Directives:
1. In the PySpark notebook below, when does Spark actually compute an RDD?
2. Quote the stretch of the PySpark notebook below from "- [Karau, Holden, Andy" through "A simple e.g.".

Reference:

- [Charles Bochet - Get Started with PySpark and Jupyter Notebook in 3 Minutes](https://blog.sicara.com/get-started-pyspark-jupyter-guide-tutorial-ae2fe84f594f)
- [Karau, Holden, Andy Konwinski, Patrick Wendell, and Matei Zaharia. Learning spark: lightning-fast big data analysis. " O'Reilly Media, Inc.", 2015.](https://proquest-safaribooksonline-com.proxy.library.cmu.edu/book/databases/business-intelligence/9781449359034/preface/idp4948496_html#X2ludGVybmFsX0h0bWxWaWV3P3htbGlkPTk3ODE0NDkzNTkwMzQlMkZjaGFwX3BhaXJfcmRkc19odG1sJnF1ZXJ5PQ==)

In [None]:
import findspark
findspark.init()

In [None]:
import pyspark
sc = pyspark.SparkContext(appName='my')

**Above code adds PySpark into sys.path at runtime and creates a Spark context for later use**

## A simple e.g.

In [36]:
lines = sc.textFile('data/README.md') # the README file from findspark project page on Github

In [37]:
lines.count()

50

In [38]:
lines.first()

'# Find spark'

In [39]:
pythonlines = lines.filter(lambda line: "Python" in line)

In [40]:
pythonlines.first()

'Findspark can add a startup file to the current IPython profile so that the environment vaiables will be properly set and pyspark will be imported upon IPython startup. This file is created when `edit_profile` is set to true.'

> Transformations and actions are different because of the way Spark computes RDDs. Although you can define new RDDs any time, Spark computes them only in a lazy fashion—that is, the first time they are used in an action. This approach might seem unusual at first, but makes a lot of sense when you are working with Big Data. For instance, consider Example 3-2 and Example 3-3, where we defined a text file and then filtered the lines that include Python. If Spark were to load and store all the lines in the file as soon as we wrote lines = sc.textFile(...), it would waste a lot of storage space, given that we then immediately filter out many lines. Instead, once Spark sees the whole chain of transformations, it can compute just the data needed for its result. In fact, for the first() action, Spark scans the file only until it finds the first matching line; it doesn’t even read the whole file.

In [41]:
pythonlines = lines.filter(lambda line: "Python" in line).persist()

In [42]:
pythonlines.first()

Dataset entries:
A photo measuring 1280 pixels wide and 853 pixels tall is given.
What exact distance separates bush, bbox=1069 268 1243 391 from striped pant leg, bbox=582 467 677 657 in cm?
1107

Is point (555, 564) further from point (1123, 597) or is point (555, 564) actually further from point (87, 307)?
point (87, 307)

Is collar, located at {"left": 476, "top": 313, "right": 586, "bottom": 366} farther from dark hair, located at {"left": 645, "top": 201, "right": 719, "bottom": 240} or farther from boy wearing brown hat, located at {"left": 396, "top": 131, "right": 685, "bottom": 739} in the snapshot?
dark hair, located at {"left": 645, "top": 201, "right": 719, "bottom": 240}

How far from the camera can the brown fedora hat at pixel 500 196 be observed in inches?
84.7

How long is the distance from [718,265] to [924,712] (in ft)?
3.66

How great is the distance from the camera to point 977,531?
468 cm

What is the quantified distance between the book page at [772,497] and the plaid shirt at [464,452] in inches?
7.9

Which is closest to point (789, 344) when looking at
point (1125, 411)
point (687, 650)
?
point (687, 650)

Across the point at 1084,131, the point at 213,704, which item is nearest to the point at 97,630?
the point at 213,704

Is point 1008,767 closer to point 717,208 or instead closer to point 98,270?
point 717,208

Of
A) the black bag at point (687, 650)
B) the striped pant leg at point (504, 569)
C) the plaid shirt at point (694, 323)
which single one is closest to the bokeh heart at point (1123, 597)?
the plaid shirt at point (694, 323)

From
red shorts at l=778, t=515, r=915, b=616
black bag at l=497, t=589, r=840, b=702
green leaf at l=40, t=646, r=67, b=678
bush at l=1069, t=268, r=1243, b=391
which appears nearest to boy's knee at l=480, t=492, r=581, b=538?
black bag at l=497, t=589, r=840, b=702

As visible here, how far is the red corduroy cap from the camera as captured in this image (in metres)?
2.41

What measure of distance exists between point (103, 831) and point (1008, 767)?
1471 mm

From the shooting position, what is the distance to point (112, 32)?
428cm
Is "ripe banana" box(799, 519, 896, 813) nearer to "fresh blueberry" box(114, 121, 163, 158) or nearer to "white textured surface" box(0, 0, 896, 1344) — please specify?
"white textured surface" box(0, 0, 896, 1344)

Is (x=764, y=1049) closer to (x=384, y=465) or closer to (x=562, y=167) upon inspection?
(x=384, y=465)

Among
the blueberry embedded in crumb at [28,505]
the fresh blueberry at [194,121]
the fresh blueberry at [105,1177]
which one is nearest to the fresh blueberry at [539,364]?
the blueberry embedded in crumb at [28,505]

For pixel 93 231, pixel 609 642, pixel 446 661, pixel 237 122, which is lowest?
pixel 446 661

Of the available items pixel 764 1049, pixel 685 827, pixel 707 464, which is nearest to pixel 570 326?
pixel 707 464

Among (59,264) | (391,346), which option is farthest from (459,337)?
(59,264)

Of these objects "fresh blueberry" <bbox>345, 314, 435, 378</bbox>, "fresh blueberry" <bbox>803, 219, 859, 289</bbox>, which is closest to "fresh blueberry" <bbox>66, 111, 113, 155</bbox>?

Written responses:
1. Spark computes an RDD only the first time it is used in an action.

2.
- [Karau, Holden, Andy Konwinski, Patrick Wendell, and Matei Zaharia. Learning spark: lightning-fast big data analysis. " O'Reilly Media, Inc.", 2015.](https://proquest-safaribooksonline-com.proxy.library.cmu.edu/book/databases/business-intelligence/9781449359034/preface/idp4948496_html#X2ludGVybmFsX0h0bWxWaWV3P3htbGlkPTk3ODE0NDkzNTkwMzQlMkZjaGFwX3BhaXJfcmRkc19odG1sJnF1ZXJ5PQ==)

In [None]:
import findspark
findspark.init()

In [None]:
import pyspark
sc = pyspark.SparkContext(appName='my')

**Above code adds PySpark into sys.path at runtime and creates a Spark context for later use**

## A simple e.g.